The Smart City Challenge, launched by the US Department of Transportation (USDOT) in December 2015, aimed to discover the most innovative V2X application and infrastructure implementation at a city level. Over 78 applications from across the US were received, with the USDOT and Paul G. Allen’s Vulcan Inc. pledging a combined $50 million to the winner. The victorious city would become the first in the country to fully integrate V2X technologies, including self-driving vehicles, vehicle sharing networks, connected vehicles, and smart sensors, into their transportation network. After a rigorous evaluation process lasting four months, Columbus emerged as the winner, securing the $50 million in funding. However, the story did not end there; the competition inspired other city initiatives to address gridlocks, driver safety, and autonomous vehicle issues. Stay tuned to discover more about the future of V2X technologies and how they will shape our cities.

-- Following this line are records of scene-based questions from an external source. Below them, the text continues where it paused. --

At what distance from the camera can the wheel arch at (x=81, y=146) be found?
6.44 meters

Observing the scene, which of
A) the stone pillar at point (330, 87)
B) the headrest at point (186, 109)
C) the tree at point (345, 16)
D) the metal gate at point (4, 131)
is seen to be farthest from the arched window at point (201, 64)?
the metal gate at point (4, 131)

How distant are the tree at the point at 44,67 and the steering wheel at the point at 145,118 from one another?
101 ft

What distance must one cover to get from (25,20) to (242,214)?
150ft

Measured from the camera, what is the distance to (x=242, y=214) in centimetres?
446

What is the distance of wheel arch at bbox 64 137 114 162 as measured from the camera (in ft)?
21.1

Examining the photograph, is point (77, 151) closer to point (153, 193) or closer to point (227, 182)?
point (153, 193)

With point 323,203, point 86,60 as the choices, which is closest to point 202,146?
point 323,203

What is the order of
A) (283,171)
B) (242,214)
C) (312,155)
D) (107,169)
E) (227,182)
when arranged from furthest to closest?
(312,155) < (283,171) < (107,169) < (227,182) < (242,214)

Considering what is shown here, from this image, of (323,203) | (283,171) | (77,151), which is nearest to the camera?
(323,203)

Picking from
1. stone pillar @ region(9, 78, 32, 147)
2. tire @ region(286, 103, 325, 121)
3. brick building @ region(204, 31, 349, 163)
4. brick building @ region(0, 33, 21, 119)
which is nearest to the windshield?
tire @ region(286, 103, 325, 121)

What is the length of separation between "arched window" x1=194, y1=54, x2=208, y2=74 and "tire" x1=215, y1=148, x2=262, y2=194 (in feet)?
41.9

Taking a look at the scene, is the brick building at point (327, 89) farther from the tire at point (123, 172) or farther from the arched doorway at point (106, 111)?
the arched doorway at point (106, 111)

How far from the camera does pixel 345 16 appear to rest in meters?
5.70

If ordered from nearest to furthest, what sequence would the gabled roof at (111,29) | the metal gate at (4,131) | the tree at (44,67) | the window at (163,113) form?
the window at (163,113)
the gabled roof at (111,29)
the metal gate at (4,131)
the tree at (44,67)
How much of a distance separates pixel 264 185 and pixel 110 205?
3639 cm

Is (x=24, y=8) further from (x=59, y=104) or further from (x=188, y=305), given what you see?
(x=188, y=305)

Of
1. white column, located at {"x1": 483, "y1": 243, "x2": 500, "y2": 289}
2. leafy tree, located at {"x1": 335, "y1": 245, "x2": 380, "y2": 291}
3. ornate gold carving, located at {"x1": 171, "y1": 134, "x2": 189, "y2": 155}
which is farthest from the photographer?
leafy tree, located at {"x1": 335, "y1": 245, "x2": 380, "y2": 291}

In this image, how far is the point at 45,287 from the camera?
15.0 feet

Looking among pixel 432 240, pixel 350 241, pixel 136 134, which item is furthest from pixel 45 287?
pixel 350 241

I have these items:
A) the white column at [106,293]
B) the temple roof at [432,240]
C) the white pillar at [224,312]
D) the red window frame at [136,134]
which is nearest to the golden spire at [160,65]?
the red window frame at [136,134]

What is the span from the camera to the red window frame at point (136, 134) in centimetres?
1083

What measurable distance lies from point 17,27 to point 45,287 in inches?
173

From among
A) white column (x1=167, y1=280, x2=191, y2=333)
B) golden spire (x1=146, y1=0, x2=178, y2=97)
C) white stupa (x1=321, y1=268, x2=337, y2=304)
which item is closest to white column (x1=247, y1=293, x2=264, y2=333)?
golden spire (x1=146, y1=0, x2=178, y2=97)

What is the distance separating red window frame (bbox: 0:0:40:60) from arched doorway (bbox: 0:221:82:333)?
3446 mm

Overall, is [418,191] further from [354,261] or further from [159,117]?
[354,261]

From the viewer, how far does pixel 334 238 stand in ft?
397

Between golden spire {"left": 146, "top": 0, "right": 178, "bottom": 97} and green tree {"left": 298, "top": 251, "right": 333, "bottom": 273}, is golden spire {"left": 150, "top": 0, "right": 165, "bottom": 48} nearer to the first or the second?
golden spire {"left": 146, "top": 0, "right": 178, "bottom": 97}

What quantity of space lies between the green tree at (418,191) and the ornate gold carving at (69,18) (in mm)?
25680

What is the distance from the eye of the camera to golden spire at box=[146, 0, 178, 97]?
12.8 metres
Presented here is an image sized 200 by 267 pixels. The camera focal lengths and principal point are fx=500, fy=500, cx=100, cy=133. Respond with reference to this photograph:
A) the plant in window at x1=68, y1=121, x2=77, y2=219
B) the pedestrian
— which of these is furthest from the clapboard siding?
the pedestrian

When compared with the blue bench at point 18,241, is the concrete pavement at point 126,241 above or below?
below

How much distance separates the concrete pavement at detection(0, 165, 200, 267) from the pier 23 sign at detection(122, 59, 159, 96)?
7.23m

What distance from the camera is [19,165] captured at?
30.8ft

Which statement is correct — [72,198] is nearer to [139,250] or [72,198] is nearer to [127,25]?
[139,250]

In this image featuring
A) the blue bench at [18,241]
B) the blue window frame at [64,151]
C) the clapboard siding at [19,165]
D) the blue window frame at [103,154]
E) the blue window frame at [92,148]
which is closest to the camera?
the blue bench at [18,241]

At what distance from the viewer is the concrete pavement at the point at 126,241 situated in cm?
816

The City of Pittsburgh has introduced a key initiative to enhance their transportation system, and Carnegie Mellon University has played a significant role in achieving this goal. The university has developed an intelligent traffic light system that uses advanced sensors to identify travel and cargo vehicles, allowing them to navigate through intersections more efficiently. This innovative implementation is expected to reduce idle time by 40% and travel time by 25%, resulting in a significant improvement in traffic flow. In addition, the City of Denver and the City of Columbus have proposed a similar intelligent transportation system concept, aimed at increasing the overall efficiency of their respective transportation networks. With these advancements, cities are making significant strides towards a smarter, more efficient future for transportation.

Driving Protection

One of the Smart City Challenge’s primary goals is to decrease traffic jams and enhance road safety. Cities around the country are implementing unique strategies to attain this goal, such as Austin, Texas, which has installed street sensors to monitor road conditions. These sensors enable authorities to respond to accidents promptly and alter traffic signals to enhance traffic flow. Similarly, Portland has started its Ubiquitous Mobility initiative, which prioritizes road safety by utilizing sensors on connected fleets to assure the safety of all road users, including automobiles, bicycles, and pedestrians. Cities are taking critical steps towards safer, more efficient transportation networks for their residents by implementing these initiatives.

Vehicle with Self-Sufficiency

Cities such as Kansas City and San Francisco are actively attempting to improve the future by creating V2X conditions for self-driving automobiles. Kansas City is planning to test a self-driving bus between KCI airports and downtown, while San Francisco is cooperating with UC Berkeley to investigate how networked autonomous cars might cut traffic deaths and carbon emissions. Both towns are taking part in the Smart City Challenge, a program aimed at improving transportation efficiency, lowering carbon emissions, and creating more sustainable and livable communities. The proper deployment of V2X conditions for self-driving cars is critical to smart city progress. Visit the websites of these cities to discover more about their future ambitions and the Smart City Challenge.short-term (smart sensors and road sharing) and long-term (self-driving vehicles) solutions for tackling urban gridlock and making your daily commute more efficient.